The Most Powerful Finance ToolPam Franz
Trust in your money and down you go! But the godly flourish like leaves in spring. – Proverbs 11:28 (NLT)
If a tool existed that would give you a strong sense of control over your finances and help keep your financial stress low, wouldn’t you use it?
If this tool served as a financial road map, showing you clearly how you could live within your means, generously support the causes you care about, and save or invest for future goals, wouldn’t you use it?
What is this magical tool?
Why, of course, it’s the lowly, much maligned, much misunderstood budget — or, as I prefer, cash flow plan.
When some people think of a budget, they think only certain types need one. People with lots of debt. People with a low income.
The wealthy? No way, or so they think.
In fact, one of the most interesting findings from the classic book, The Millionaire Next Door, is that over half of all millionaire households use a budget to guide their finances.
Plan to succeed
Haven’t ever used a budget? You could start today.
A good starting place is to read the article, Zero-Sum Budgeting: Giving Every Dollar a Job. On the resources tab of my site, you’ll find my Recommended Cash Flow Guidelines, which will help you develop your plan.
The guidelines cover four different size households (1-, 2-, 3-, and 4-person households) and nine different incomes, ranging from $30,000 to $150,000. Just find the combination that most closely resembles your circumstances.
You’ll see that these are ideal plans, meaning they assume no debt other than a reasonable mortgage. If you have other debts, you’ll have to adjust your spending in other categories to allow for the debt payments.
But, but, but…
Whenever someone comes to me with a financial dilemma — they’re deep in debt, can’t find any money to save, can’t stop fighting about money with their spouse — I always ask whether they’re using a cash flow plan to guide their household finances. Most of the time, the answer is no.
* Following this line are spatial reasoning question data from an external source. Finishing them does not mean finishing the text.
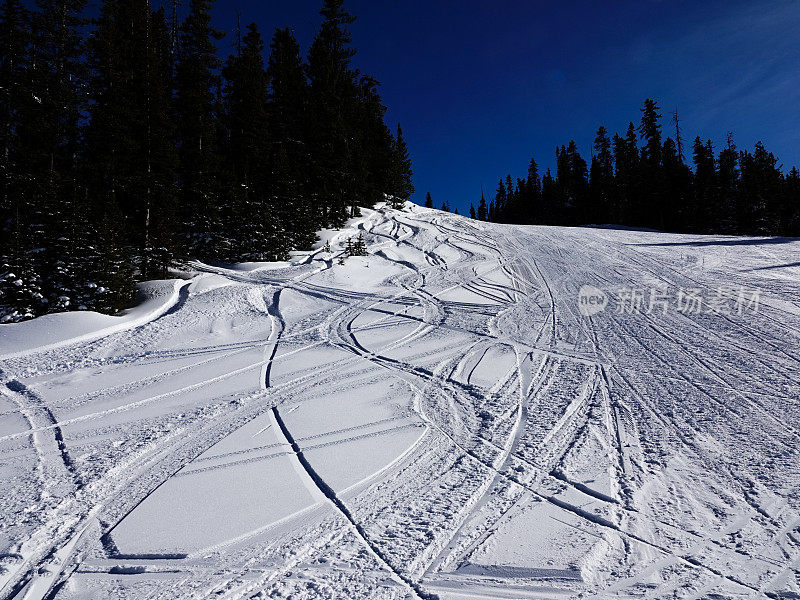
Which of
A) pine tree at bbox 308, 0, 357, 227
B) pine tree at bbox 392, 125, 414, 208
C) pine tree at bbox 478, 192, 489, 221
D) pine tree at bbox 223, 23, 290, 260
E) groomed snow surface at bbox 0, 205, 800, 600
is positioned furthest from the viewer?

And the “no” is often accompanied by a quizzical look as if I didn’t understand the question. “But what I was really asking…”
I did understand. It’s just that I need more information. Objective, factual information.
To be sure, there’s a ton of emotional stuff involved in managing money — temperaments, moods, stressful circumstances, the emotional imagery used in advertising. We often get in trouble with money when emotion overrides logic.
A well-designed cash flow plan gives us the logical, factual information we need to live within our means, be generous, save and invest, avoid debt, and spend smart. Assuming there’s enough income to meet basic needs, that’s true for every income level and household size.
Are you the type?
I firmly believe everyone would benefit from the use of a budget. Rich or poor, young or old. Everyone.
It isn’t drudgery, and it isn’t something you go on like a diet. It’s simply the single most powerful tool available for successful money management. Why not start putting this tool to work in your life today?
What questions do you have about using a budget?
How might a cash flow plan better equip you to serve God?